The Respect for Marriage Act passed the House of Representatives on Tuesday, July 19 and the Right to Contraception Act passed on Thursday, July 21, and both will now go to the Senate.
Georgia ‘Heartbeat’ bill injunction overturned by Eleventh Circuit following Dobbs
In 2019, Georgia passed HB 481, titled The Living Infants Fairness and Equality Act (“LIFE”), which prohibited the abortion of any fetus with a detectable heartbeat absent strictly construed exceptions, including in case of rape or incest when an official police report has been filed alleging the offense of rape or incest, and if a physician determines, based on reasonable medical judgment, that a medical emergency exists or that the pregnancy is medically futile. LIFE has also amended the definition of “natural persons” to include unborn children. A federal district judge banned the law in Georgia, and state officials appealed the decision to the Eleventh Circuit Court of Appeals. While the Eleventh Circuit has suspended its review of this injunction pending Dobbs, he has now rescinded the injunction and returned the case to the district court with instructions to enter judgment in favor of Georgia state officials. Concretely, this allows Georgian state officials to start implementing LIFE.
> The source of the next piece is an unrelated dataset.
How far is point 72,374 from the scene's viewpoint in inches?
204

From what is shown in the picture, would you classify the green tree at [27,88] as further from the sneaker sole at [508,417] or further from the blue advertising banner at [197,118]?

Dobbs argued that the Federal Constitution does not guarantee a substantive right to abortion following due process, thereby undermining the basis for the district court’s injunction. As a result, the Eleventh Circuit found that plaintiffs’ arguments challenging LIFE on these grounds were no longer substantiated. The plaintiffs had also argued that LIFE’s definition of “natural persons” was unconstitutionally vague and would produce a chilling effect on health care providers when providing medical care to their pregnant patients on the basis of possible criminal sanctions. for the provision of routine obstetric and gynecological care. But the Eleventh Circuit also rejected those arguments, finding that a person of “reasonable intelligence” could discern the “fundamental meaning” of the Georgian provision, which is to “broaden the definition of person to include unborn humans.” who are carried in the womb of their mother at any stage of development.” As a result, LIFE’s constitutional challenges failed on both grounds, and LIFE should take effect immediately.
Deceptive practices of VPN providers targeted by congressional Democrats following the Dobbs Decision
In a July 13 letter to the Federal Trade Commission (“FTC”), California Representative Anna Eshoo and Oregon Senator Ron Wyden raised concerns that people using a private network virtual network (“VPN”) may not be as secure as they think against hackers, businesses, government agencies and others, given the opacity of the VPN industry and the high prevalence of VPN providers engaging in practices advertising and misleading data collection. Specifically, lawmakers have asked the FTC to regulate VPN providers, whose current advertising practices make it difficult for individuals to know which VPN providers they can trust. Rep. Eshoo and Senator Wyden cited studies suggesting that VPN providers overstate the protections they provide and store user data despite the fact that they don’t, and found that twelve out of sixteen VPN providers VPNs examined in the study actively misrepresent their products. These deceptive practices give women using a VPN to seek abortions or other reproductive health services a false sense of security. The FTC publicly stated on its blog on July 11 that it would “vigorously” enforce the law whenever it uncovers illegal behavior exploiting a user’s location, health, or other sensitive data.